Что-то гнетущее и унылое в нескончаемой жаре. Птицы молчат даже по утрам. Листья на березах, рябине, черемухе пожелтели, как в сентябре, свертываются и опадают. Трава ломается под ногой. В тайге исчезли родники, маленькие речки. Только не сдается большая река. Обмелевшая наполовину, она тихо катит воды мимо деревни. Вековые болота просохли. Там, где были озера, — ковшеобразные ямы с трещинами по всему дну. Вороны и стервятники слетаются к ямам, клюют подохшую рыбу. В котловинах, блестящих от подсыхающего ила, белеют вороха рыбьих костей. В лесу мертво и тихо. Клюква, брусника, морошка — все погибло. Шишки елей и сосен падают на обугленную траву, словно кто подрезает их ножницами. Хвоя на старых деревьях краснеет, осыпается. Толстые кедры стоят, как высохшие рогатые скелеты. Воздух горячий, грозово-тусклый. Порою с гор выходят черные дождевые тучи, гремит гром. Над лесом сверкают молнии. Вот-вот ударит ливень, которого ждут все. Но каждый раз дождь убегает далеко в низовья. Камни в руслах пересохших речек побелели, так нагреваются от солнца, что нельзя тронуть рукой.

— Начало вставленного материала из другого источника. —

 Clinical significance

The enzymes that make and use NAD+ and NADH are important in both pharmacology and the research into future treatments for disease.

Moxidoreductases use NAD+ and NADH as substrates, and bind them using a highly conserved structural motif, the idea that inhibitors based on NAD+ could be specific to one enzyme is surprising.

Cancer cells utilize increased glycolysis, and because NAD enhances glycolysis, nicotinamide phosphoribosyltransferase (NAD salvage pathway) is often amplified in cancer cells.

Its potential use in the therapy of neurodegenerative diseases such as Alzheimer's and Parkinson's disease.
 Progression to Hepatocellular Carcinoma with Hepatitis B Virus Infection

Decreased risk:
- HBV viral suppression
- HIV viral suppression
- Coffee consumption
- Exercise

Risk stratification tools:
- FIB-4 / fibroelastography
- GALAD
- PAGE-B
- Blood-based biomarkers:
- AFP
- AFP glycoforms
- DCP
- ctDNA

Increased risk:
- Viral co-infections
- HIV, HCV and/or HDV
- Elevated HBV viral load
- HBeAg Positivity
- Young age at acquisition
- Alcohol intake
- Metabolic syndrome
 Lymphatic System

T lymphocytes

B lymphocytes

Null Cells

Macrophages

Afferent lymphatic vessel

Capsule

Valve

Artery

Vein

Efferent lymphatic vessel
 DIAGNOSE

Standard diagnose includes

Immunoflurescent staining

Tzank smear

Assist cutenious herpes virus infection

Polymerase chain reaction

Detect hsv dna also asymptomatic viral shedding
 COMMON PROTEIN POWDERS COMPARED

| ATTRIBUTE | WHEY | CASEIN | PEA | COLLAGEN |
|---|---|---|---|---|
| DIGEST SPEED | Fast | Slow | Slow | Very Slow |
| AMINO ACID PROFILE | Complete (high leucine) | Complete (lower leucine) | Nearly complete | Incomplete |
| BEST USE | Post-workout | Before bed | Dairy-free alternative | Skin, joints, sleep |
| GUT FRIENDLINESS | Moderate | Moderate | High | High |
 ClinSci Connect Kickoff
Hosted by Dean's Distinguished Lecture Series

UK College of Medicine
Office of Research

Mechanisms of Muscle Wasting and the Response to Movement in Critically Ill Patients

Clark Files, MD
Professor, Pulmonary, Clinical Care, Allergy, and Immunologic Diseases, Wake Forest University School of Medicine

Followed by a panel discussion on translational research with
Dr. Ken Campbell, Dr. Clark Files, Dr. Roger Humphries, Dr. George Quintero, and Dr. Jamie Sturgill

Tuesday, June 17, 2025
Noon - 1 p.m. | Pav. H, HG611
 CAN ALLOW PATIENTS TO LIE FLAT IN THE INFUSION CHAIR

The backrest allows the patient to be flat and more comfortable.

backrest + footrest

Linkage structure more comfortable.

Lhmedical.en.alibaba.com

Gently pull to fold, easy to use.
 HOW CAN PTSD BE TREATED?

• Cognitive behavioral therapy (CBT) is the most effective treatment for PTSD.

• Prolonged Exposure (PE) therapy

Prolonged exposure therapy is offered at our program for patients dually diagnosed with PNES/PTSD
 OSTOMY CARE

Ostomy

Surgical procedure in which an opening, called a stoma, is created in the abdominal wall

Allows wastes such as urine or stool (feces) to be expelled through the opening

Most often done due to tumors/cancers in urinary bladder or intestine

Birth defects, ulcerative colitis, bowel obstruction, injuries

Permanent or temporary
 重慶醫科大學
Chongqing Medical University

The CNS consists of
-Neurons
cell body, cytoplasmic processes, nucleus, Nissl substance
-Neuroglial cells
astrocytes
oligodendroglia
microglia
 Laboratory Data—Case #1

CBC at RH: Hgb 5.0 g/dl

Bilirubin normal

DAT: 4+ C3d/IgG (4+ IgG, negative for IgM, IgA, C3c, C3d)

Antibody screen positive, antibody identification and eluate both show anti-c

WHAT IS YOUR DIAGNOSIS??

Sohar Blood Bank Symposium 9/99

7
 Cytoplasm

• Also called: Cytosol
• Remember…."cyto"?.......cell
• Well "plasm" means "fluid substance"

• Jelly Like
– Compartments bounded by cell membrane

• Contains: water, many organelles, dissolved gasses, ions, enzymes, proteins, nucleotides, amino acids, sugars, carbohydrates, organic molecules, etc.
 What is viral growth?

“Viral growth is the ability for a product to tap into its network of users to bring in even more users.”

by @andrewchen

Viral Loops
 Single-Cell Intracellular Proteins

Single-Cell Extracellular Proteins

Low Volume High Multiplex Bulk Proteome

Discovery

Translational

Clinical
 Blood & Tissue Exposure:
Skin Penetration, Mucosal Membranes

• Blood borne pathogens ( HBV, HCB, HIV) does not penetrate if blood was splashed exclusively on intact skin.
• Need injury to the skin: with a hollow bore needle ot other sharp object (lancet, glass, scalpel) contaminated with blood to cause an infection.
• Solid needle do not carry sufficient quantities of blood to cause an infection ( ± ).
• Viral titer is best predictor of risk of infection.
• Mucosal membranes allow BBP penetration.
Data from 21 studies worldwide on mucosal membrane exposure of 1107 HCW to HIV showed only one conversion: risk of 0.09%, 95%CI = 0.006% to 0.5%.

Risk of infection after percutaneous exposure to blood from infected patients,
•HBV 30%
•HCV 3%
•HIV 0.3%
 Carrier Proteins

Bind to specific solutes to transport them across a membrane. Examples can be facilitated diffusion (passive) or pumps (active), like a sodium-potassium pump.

Никто не ходит в лес, не стреляет, не. разводит костров. Боятся пожара.
И все-таки однажды в полдень у склона Ястребиной горы взметнулся лисий хвост огня, тайга запылала. Легкий ветерок дует в сторону деревни. Я сижу на крыше. Птицы с криком летят над лесом. И как быстро разливается жадный треск огня! Смоляные пихты дымятся, сверкают золотом углей, шевелятся, как живые. На березах вспыхивает вначале кора и быстро потухает. Кедры загораются медленно, будто выполняют скучную повинность, а потом пылают ярче всех деревьев. Дым закрывает небо. Скот с ревом бежит к деревне. Окидываю взглядом тайгу. Огонь пляшет на горах, в долинах. Моховые болота, где мы стреляли косачей, вспыхивают оранжевым светом, как посыпанные порохом. Валятся деревья. Все кругом сереет, покрывается рыжей ржавчиной, рассыпая зеленоватокрасные искры. Горящие лапки ельника с веселым треском поднимаются над красным морем, летят по ветру, разносят пожар в новые места. Трава курится густым синим дымом.
Звери выбегают из леса и, не боясь людей, возле самой деревни скачут по берегу. Волчица, опустив до земли хвост, прижав уши, бежит рядом с зайцем, не трогает его. Лоси, медведи, фыркая, переплывают реку. На той стороне встряхиваются, проворно бегут на запад. Глухари кружатся в дыму и, обессиленные, садятся в горящий можжевельник. Мужики скашивают литовками сухую траву на окрайках, чтобы огонь не подобрался к хлебам. Бабы поливают стены и крыши водою. Во дворах воют собаки.
А воздух душен, жгуч, нестерпим. Невозможно дышать в смрадной и едкой духоте.
Ночью светло, как днем, и еще страшнее. Когда рассеивается дым, в небе — сверкающие полосы огня. Мы спим не раздеваясь. Только сомкнешь глаза, прикорнув на крыльце или в сарае, опять верещит колотушка ночного сторожа, дяди Михея, и звонкий голос тревожит людей:
— Вставай, мужики! Лапки летят, не загорелось бы.
В каждой семье дежурят на крыше с ведром воды.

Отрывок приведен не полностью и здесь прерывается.